Not-so-spirited response

The U.S.-made Spirit rover, which successfully has transmitted from the Martian surface since Jan. 3, responded in sketchy fashion Friday to commands from mission control at the Jet Propulsion Laboratory in Pasadena, Calif. It was the first data sent by Spirit since Wednesday and confirmed a signal that it was in a self-protective mode — keeping itself from fatally freezing up — because its electronic brain was sensing trouble.

The root cause of the malfunction remained a mystery, engineers said.

“The chances that (Spirit) will be perfect again … are not good,” said project manager Pete Theisinger, but the chances that it will never work again “are also low.”

Attempts to communicate with Spirit on Thursday and Friday produced limited — and puzzling — engineering data. The computer’s processor “wakes up, loads the flight software and uncovers a condition that would cause it to reset,” Theisinger said. But the few clues so far indicate that “the thing that causes the reset is not always perceived to be the same. We are confused by that, but that’s the facts.”

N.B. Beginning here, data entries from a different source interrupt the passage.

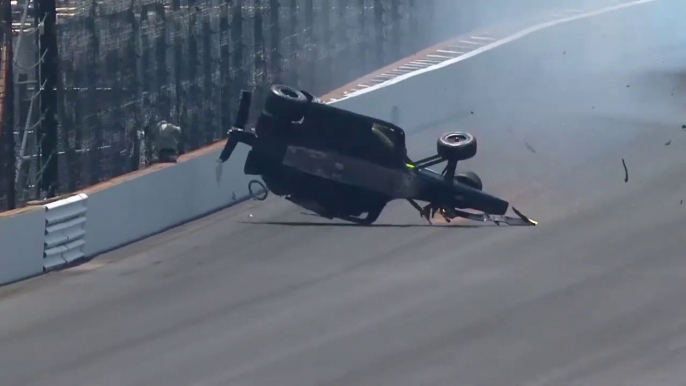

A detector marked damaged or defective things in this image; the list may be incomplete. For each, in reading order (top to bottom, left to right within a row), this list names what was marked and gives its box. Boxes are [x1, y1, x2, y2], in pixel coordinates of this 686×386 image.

overturned race car [218, 84, 540, 226]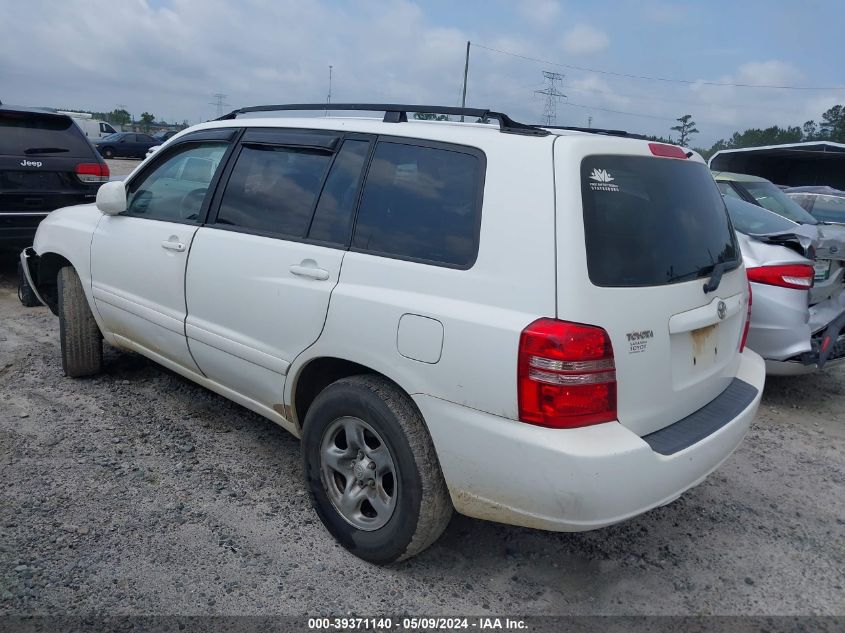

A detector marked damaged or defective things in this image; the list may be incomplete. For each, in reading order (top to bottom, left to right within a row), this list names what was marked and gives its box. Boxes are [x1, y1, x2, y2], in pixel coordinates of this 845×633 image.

damaged car [724, 196, 844, 376]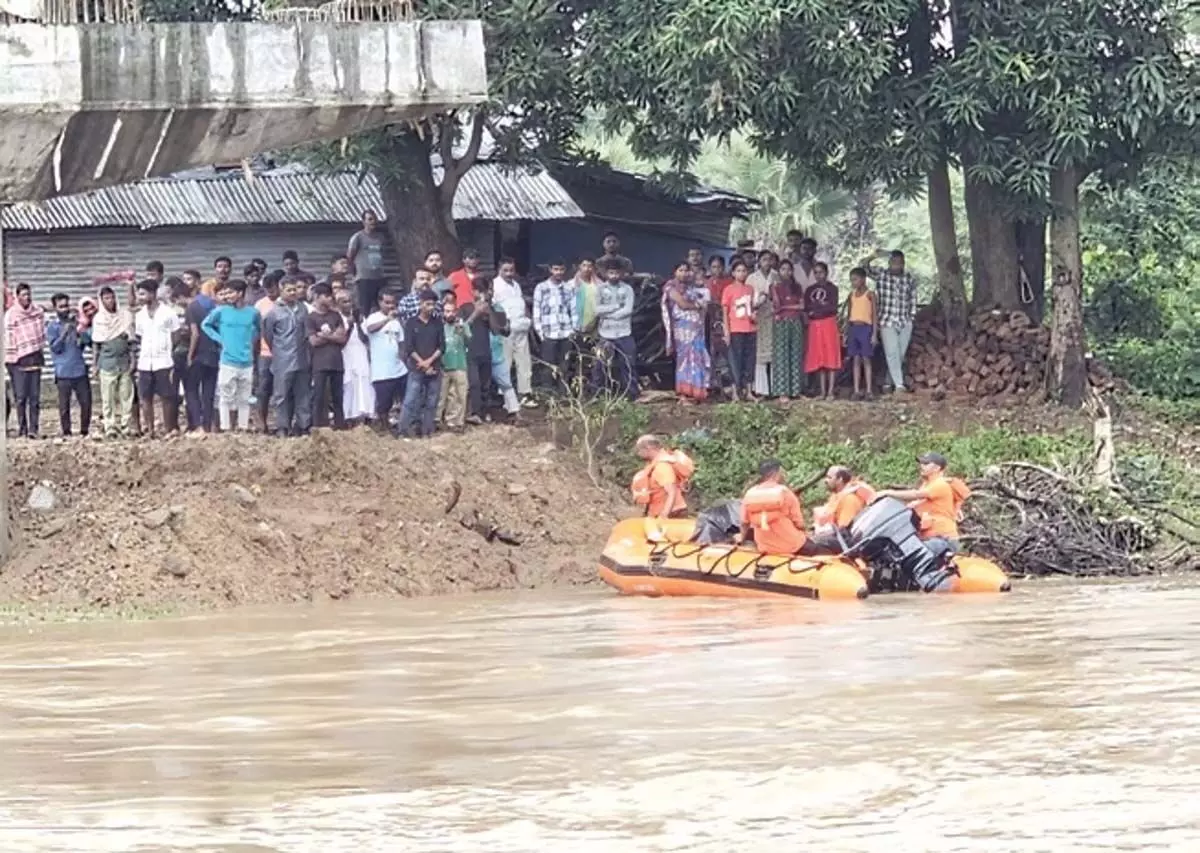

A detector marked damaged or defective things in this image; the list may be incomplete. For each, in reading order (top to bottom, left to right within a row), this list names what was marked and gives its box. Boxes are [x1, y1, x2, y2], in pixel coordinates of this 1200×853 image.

damaged concrete structure [1, 20, 487, 201]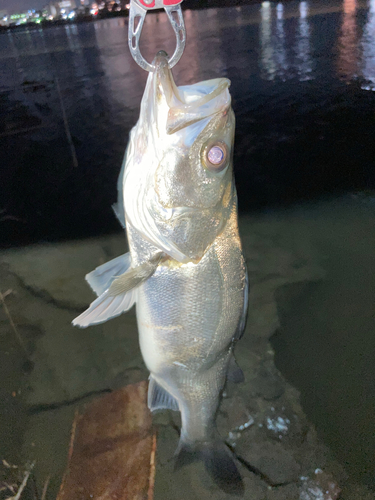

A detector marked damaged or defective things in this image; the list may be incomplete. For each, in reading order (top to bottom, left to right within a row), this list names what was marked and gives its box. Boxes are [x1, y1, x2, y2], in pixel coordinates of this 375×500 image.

rusty metal sheet [57, 380, 156, 498]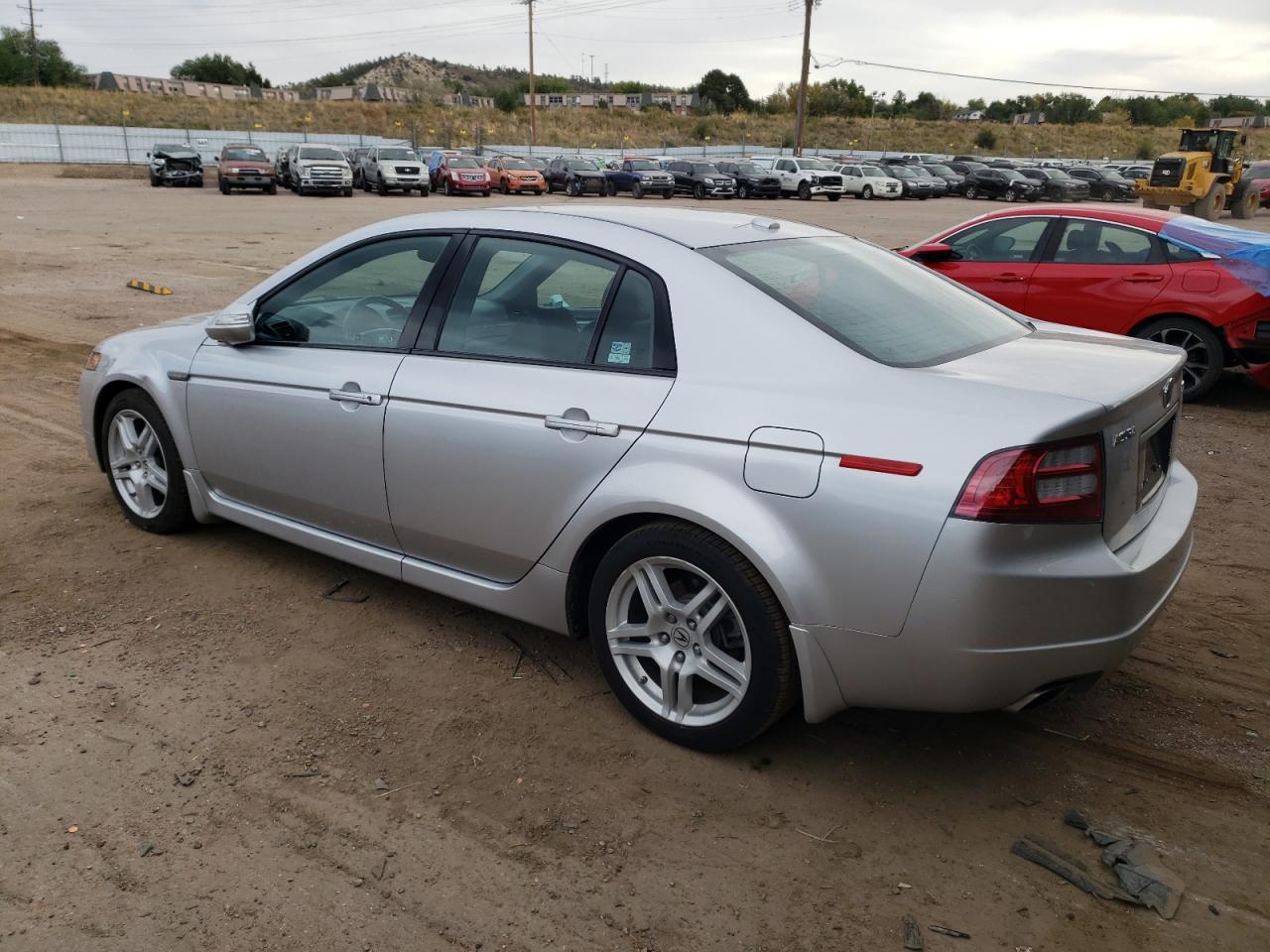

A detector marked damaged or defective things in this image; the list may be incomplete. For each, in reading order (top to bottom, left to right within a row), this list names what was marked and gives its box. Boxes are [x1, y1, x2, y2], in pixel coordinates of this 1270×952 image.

damaged vehicle [148, 141, 204, 187]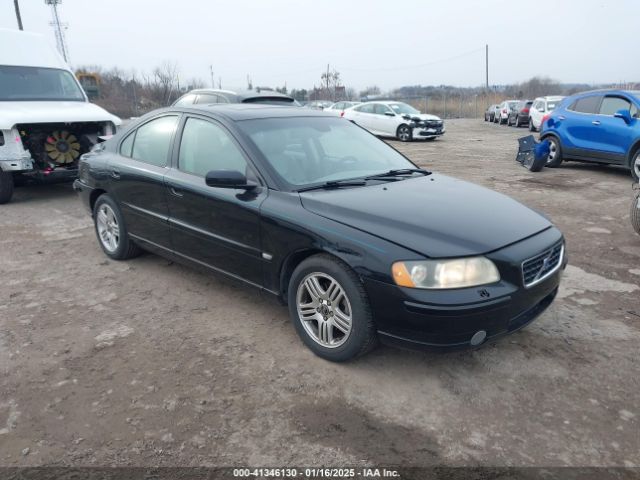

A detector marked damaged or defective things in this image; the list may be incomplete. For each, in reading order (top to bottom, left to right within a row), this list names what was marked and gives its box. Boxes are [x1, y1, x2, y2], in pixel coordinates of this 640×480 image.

damaged car [0, 29, 121, 203]
damaged car [340, 100, 444, 141]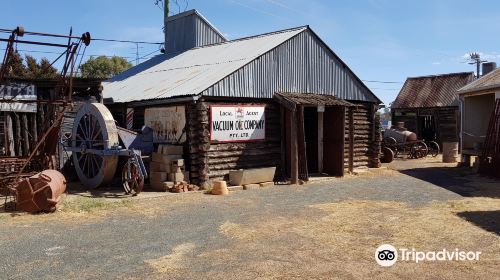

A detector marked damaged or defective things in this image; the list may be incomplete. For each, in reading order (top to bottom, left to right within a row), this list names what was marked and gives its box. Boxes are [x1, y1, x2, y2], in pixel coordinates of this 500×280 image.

rusty cylindrical drum [15, 171, 67, 212]
rusty metal tank [15, 170, 67, 213]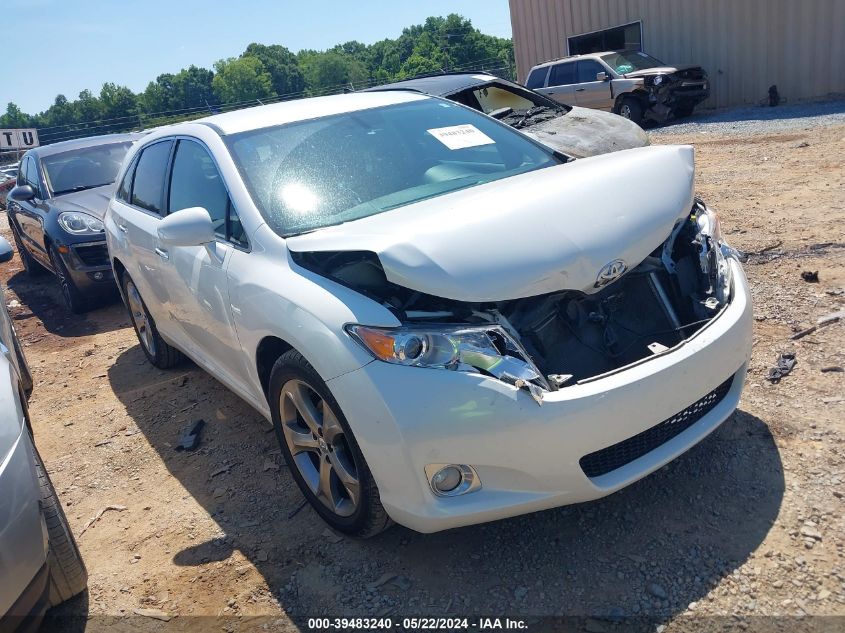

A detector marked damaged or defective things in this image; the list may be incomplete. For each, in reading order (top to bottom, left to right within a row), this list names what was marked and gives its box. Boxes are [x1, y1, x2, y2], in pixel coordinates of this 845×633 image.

crumpled hood [51, 183, 114, 220]
crumpled hood [286, 144, 696, 302]
damaged truck front [286, 144, 736, 404]
damaged front end [294, 199, 736, 404]
crumpled hood [524, 105, 648, 158]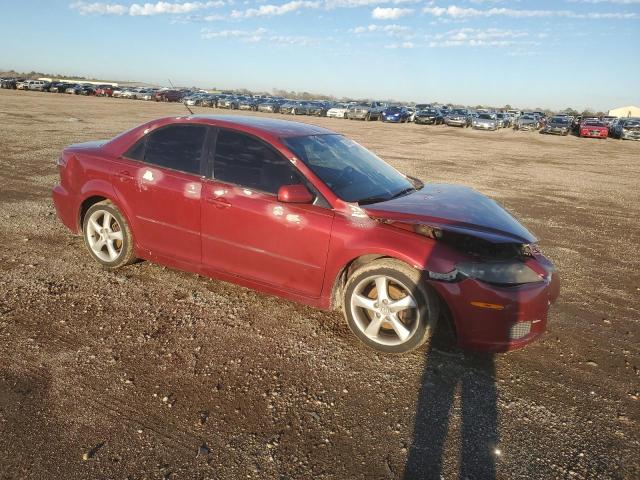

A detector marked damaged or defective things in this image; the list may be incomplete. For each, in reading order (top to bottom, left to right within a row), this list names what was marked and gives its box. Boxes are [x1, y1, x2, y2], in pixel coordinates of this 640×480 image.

damaged red car [52, 116, 556, 352]
dented hood [362, 183, 536, 246]
exposed headlight assembly [458, 262, 544, 284]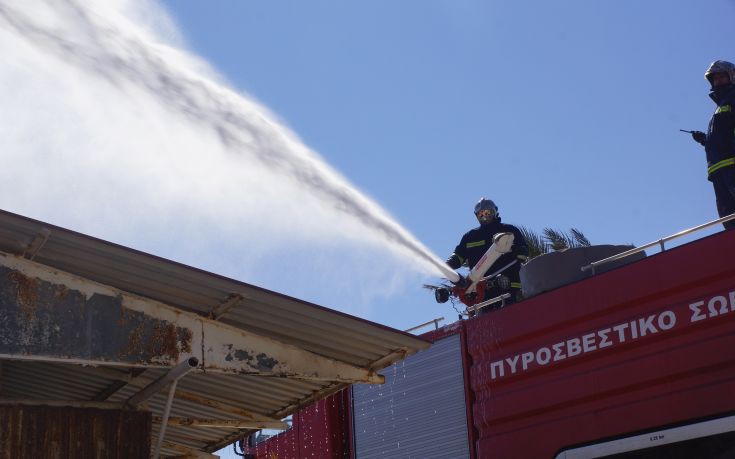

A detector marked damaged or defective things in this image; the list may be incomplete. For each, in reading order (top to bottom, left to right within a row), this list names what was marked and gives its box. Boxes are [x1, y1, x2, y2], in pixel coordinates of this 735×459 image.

rusty metal beam [0, 252, 386, 384]
rusty metal beam [158, 416, 288, 432]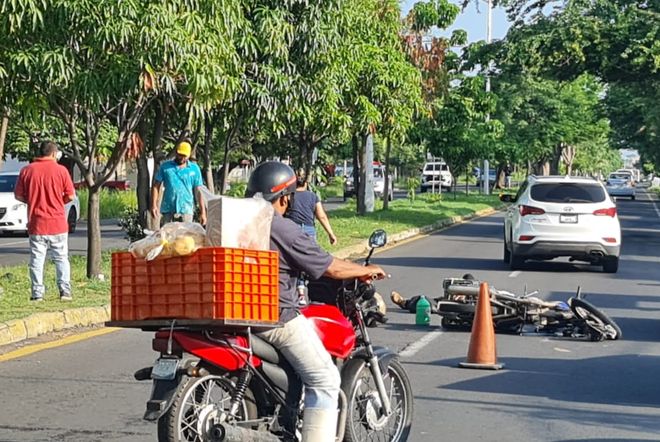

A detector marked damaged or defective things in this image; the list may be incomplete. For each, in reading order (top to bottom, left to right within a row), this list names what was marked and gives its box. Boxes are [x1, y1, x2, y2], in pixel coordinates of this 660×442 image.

crashed motorcycle [131, 230, 410, 440]
crashed motorcycle [436, 276, 620, 342]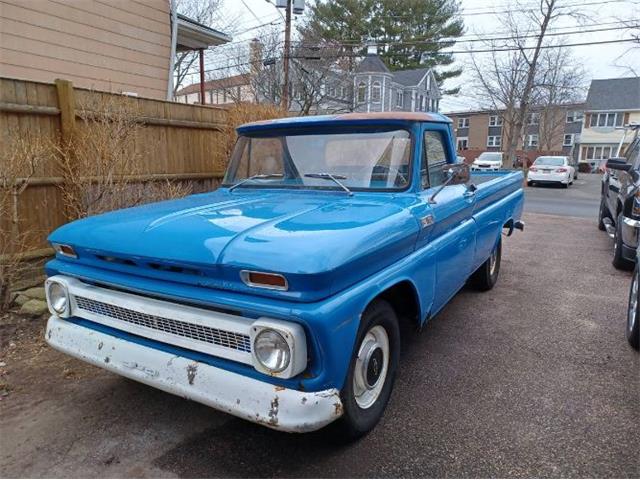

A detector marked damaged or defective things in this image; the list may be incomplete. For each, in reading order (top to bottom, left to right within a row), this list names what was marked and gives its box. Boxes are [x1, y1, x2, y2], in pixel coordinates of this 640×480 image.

rusty fender edge [43, 316, 344, 434]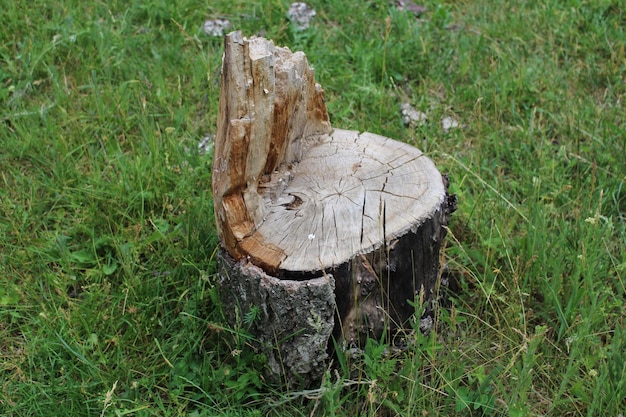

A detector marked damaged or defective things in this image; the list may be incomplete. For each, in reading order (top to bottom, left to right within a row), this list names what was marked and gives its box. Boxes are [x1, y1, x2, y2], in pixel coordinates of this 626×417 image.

jagged broken wood [212, 30, 450, 386]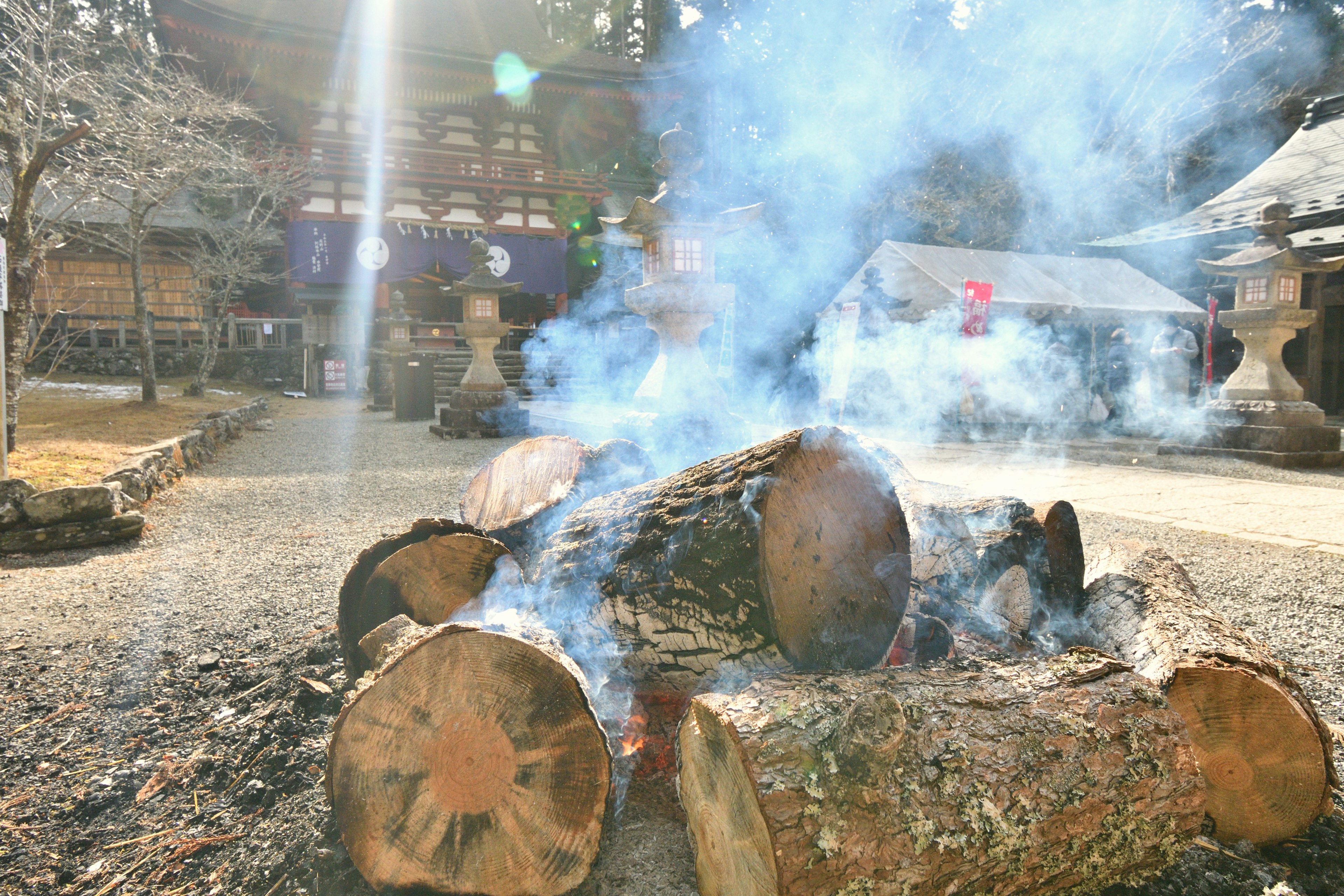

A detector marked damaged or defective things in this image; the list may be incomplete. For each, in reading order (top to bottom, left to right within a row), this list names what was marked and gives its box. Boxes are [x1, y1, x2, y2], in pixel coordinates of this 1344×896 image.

Pete Theisinger, project manager at the Jet Propulsion Laboratory, in Pasadena, Calif., uses a model of the NASA Mars Spirit Rover while talking to reporters. Controllers heard three times from Spirit after two days in which the six-wheeled vehicle transmitted only gibberish or sporadic beeps to acknowledge commands from Earth.

He predicted that it will take “many days, perhaps a couple of weeks, even in the best of circumstances” before Spirit is functioning at some useful level.

The good news, he said, is that “we have been able to establish that we can command it, and … it can give us information, and … the power system is good” and the rover temperatures are in a safe range. “We have a serious problem,” he said, but “the fact that we’ve got a vehicle that we believe is stable for an extensive period of time will give us time to work that problem.”

Opportunity knocks

Of the 300 or so engineers and scientists on the Mars team, about half have been diverted to focus on the second U.S. spacecraft, Opportunity, as it heads toward a landing on an equatorial plain called Meridiani Planum, where a mineral that usually forms in association with water has been detected in large quantities. The touchdown is scheduled for 12:05 a.m. Sunday.

There is no evidence, at this point, that Opportunity will share Spirit’s affliction, Theisinger said. But just in case, the team members may proceed more slowly with that rover’s post-landing operations than they did with Spirit.